• **Document segment**:
::::::::::
My Variables Only Have 6 Letters

Wednesday, July 25, 2007

MPICH.NT, MPICH2, and TCP Offloading (continued)

Well we tried updated drivers for the NC373i but with no avail. We were still seeing TOE errors which resulted in MPICH.NT and MPICH2 hanging. Luckily the machines have second NIC's, NC380T PCIe DP Multifunc Gigabit Server Adapters. Unluckily for us, those network cards exhibited the same problem as the embedded NC373i.

This leads me to believe that there is a problem with the Windows 2003 R2 Scalable Networking Pack. Specifically with the Chimney TCP Offloading portion. There may even be an issue in MPICH.NT and MPICH2 and Windows 2003 R2's SNP. However, that just seems highly unlikely as MPICH.NT and MPICH2 are wildly different under the hood.

We've initiated a case with Microsoft to get to the bottom of this issue. Meanwhile our new servers have TOE disabled, which isn't bad, but it isn't good either.

Monday, July 23, 2007

MPICH.NT, MPICH2, and TCP Offloading

Recently we came across a strange problem where on some new machines MPICH.NT and MPICH2 both would fail to correctly operate across machines. On a single machine there were no problems, and actually the application partially worked under MPICH.NT.

My initial guess was MPICH.NT did not play well with Windows 2003 Server R2. Previously we have only had Windows 2000 Server for the MPI jobs, so it seemed logical that changing the server OS would cause some issues. I recompiled the application for MPICH2 (bigger, newer, better) and found the application "hung" in exactly the same fashion as under MPICH.NT.
::::::::::
• **Given material**:
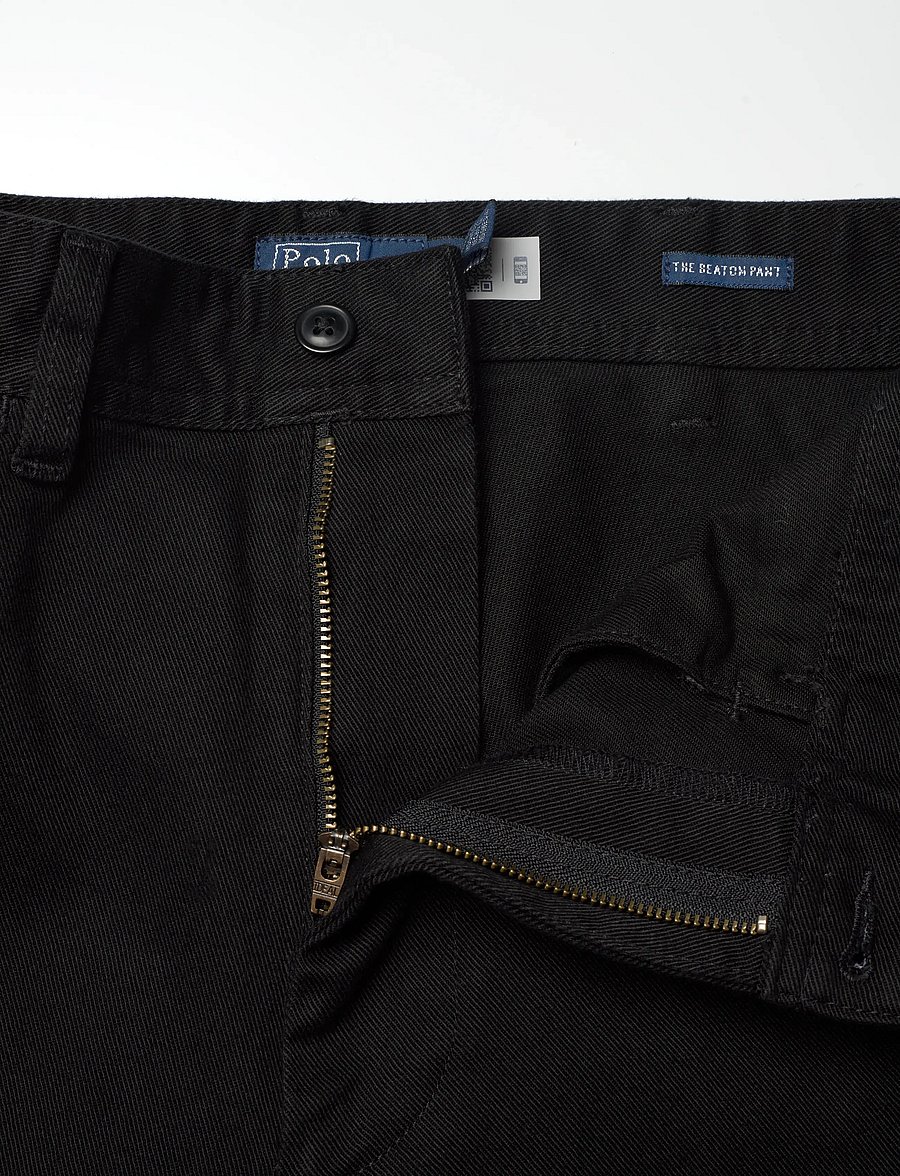 Polo Ralph Lauren - Beaton Stretch-Cotton Pant - utsvängda byxor - black - 5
::::::::::
• **Your tasks**:
1. Using the blog excerpt on MPICH and TCP offloading, answer each question on its own line with the matching letter:
(a) Which server operating system had previously run the MPI jobs?
(b) What model are the second network cards in the machines?
(c) Which company was the case opened with?
2. Duplicate the stretch of the blog excerpt on MPICH and TCP offloading from "Recently we came" through "worked under MPICH.NT.".

• **Answers in order**:
1.
(a) Windows 2000 Server
(b) NC380T PCIe DP Multifunc Gigabit Server Adapters
(c) Microsoft

2.
Recently we came across a strange problem where on some new machines MPICH.NT and MPICH2 both would fail to correctly operate across machines. On a single machine there were no problems, and actually the application partially worked under MPICH.NT.